Source document:
^^^^^^^^

A COMPANY has been fined just £1 over the death of a worker who fell 20ft when faulty scaffolding collapsed.

Peter Walton’s widow Christine said the punish-ment was ‘an appalling joke’.

The scaffolding at a development in Altham collapsed because a nut had not been tightened correctly.

Glen Mill Group developments, of Nelson, and Howorth’s Scaffolding, of Hapton, were both convicted of failures that led to his death.

Howorth’s was fined £25,000 plus costs while Glen Mill Group (Developments) Ltd was told to pay just £1 after telling judge Andrew Woolman that the firm was insolvent.

Mrs Walton is also unhappy that Howorth's has been allowed to pay back the fine at £1,000 a month to ‘allow the company to exist’.

After the sentencing she said: “To say that I am appalled and shocked with the sentences is an understatement. Just £1 for my husband’s life is awful.

“Not only are the fines pitiful but it sends the completely wrong message out to the construction industry.

^^^^^^^^

Goal of the exercise:
Rename "appalled" to "dismayed" in the news report, and give the part that opens with the words "After the sentencing" and closes with "life is awful.". The lines after this point come from a separate source.

Supplied records:
^^^^^^^^

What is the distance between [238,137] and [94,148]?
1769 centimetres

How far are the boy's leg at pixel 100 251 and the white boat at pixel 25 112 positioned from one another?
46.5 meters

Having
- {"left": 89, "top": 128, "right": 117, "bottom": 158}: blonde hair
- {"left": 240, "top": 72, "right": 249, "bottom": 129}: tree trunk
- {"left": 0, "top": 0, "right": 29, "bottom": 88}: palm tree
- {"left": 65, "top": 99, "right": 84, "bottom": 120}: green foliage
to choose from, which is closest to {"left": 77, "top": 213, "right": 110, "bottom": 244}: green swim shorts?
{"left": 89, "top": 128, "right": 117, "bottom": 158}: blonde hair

^^^^^^^^

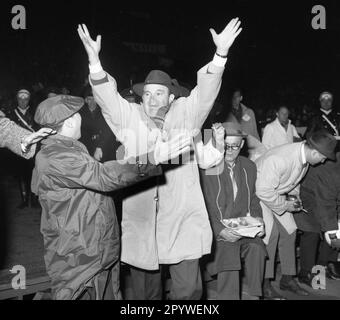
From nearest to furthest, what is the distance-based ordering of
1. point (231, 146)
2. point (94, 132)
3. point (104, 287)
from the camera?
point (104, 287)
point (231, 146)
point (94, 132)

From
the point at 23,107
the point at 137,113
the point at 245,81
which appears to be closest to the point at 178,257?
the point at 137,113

^^^^^^^^

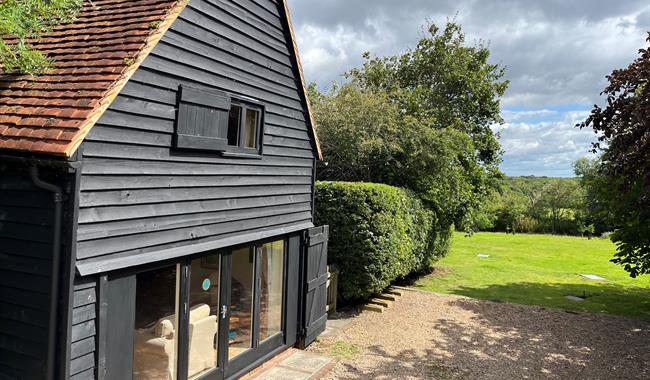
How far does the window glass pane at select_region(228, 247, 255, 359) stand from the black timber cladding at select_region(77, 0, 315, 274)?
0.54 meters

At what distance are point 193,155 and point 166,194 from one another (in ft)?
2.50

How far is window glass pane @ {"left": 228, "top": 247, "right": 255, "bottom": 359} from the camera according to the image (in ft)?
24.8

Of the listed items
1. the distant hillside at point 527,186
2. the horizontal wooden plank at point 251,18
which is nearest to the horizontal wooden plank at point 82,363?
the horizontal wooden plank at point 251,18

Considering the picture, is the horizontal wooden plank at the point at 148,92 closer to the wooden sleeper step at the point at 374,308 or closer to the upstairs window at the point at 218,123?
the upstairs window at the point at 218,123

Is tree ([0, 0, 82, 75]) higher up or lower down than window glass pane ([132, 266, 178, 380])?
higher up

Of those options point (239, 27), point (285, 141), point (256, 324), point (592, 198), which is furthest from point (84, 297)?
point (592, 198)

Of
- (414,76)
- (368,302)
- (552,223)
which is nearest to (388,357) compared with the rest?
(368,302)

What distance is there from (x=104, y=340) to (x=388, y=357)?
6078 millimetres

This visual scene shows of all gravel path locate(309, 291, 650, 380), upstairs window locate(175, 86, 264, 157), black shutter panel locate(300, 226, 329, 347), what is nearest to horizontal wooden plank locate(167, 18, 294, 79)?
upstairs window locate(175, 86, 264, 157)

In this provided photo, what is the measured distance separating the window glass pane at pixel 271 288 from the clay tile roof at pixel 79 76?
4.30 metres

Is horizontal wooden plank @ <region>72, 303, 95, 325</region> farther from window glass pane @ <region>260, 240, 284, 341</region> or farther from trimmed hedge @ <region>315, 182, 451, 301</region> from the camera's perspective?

^^^^^^^^

Solution to this exercise:
After the sentencing she said: “To say that I am dismayed and shocked with the sentences is an understatement. Just £1 for my husband’s life is awful.